The configuration examples included in this article are intended to illustrate how an example OpenTelemetry stack can ingest Tines OTEL traces. They are not the only valid deployment pattern and should not be treated as production-ready configurations without thorough self-review.
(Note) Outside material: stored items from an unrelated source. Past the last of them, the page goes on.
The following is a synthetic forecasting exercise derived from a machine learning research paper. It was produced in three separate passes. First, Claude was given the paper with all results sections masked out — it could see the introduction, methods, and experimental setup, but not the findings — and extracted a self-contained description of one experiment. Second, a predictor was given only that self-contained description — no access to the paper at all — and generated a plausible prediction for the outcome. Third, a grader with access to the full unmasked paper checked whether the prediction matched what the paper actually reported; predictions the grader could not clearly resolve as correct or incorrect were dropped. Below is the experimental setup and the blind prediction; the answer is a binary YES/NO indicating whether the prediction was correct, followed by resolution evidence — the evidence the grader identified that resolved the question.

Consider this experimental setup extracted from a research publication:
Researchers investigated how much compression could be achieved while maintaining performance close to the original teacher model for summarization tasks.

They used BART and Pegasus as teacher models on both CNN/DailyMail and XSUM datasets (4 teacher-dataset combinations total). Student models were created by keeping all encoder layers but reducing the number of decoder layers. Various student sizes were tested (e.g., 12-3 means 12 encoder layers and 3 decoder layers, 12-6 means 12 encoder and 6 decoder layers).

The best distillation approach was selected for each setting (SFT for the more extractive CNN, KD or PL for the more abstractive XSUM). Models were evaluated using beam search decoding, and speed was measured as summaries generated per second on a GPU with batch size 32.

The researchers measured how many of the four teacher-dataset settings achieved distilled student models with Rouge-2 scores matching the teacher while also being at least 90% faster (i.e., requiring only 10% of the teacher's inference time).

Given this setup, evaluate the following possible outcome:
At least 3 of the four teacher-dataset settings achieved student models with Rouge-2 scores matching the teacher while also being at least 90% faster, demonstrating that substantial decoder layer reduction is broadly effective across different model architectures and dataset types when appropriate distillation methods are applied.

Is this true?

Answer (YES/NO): YES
Different environments will use different storage backends, security controls, sampling strategies, and network topologies.
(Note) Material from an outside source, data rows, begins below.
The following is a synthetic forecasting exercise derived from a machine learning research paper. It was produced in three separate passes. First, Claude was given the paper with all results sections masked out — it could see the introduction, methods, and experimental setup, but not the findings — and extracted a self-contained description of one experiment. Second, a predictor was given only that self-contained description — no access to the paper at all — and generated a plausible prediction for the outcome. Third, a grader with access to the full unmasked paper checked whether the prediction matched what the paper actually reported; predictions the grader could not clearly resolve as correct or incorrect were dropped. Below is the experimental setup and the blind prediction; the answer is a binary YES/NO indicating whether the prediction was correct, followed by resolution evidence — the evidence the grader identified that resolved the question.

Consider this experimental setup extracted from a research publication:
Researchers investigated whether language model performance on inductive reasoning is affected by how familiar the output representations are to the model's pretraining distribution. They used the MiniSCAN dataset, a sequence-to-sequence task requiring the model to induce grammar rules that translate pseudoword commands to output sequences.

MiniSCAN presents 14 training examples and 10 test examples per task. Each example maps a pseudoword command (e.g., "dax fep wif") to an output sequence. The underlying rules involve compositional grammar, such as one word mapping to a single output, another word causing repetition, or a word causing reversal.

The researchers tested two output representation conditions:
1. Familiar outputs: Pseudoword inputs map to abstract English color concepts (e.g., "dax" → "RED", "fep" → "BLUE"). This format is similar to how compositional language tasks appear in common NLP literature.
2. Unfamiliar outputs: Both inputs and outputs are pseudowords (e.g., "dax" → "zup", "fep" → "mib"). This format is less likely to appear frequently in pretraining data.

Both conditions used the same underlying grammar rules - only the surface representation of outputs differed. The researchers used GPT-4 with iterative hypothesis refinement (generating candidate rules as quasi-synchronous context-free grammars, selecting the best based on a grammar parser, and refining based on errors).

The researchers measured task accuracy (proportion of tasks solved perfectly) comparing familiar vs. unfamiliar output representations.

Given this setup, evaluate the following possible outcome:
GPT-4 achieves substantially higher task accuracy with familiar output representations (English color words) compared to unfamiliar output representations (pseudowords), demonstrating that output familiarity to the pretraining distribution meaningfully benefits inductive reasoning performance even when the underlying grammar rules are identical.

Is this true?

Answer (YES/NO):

Implementing an observability stack
Tines needs to be configured to export OTEL Traces to our stack.
At a minimum you need to:
enable tracing and auto instrumentation
choose the OTLP protocol (HTTP or gRPC)
point Tines at your collector endpoint
optionally set a service name
This means setting container environment variables for tines-app and tines-sidekiq like the below example:
environment:
# Enable OTEL
- OTEL_ENABLED=true
# Configure endpoint and protocol
- OTEL_EXPORTER_OTLP_PROTOCOL=http/protobuf
- OTEL_EXPORTER_OTLP_ENDPOINT=http://otel-collector-host.example.com:4318
- OTEL_SERVICE_NAME=tines-app
# Enable auto-instrumentation for detailed traces
- OTEL_AUTO_INSTRUMENTATION=true
environment:
# Enable OTEL
- OTEL_ENABLED=true
# Configure endpoint and protocol
- OTEL_EXPORTER_OTLP_PROTOCOL=http/protobuf
- OTEL_EXPORTER_OTLP_ENDPOINT=http://otel-collector-host.example.com:4318
- OTEL_SERVICE_NAME=tines-sidekiq
# Enable auto-instrumentation for detailed traces
- OTEL_AUTO_INSTRUMENTATION=true
Docker Compose: Deploying an observability stack
To keep everything self-contained, we’re running the observability stack with Docker in a single docker-compose.yml. The following diagram shows how all of the components in the stack fit together, including what is exposed, what stays internal, and how data moves through the system.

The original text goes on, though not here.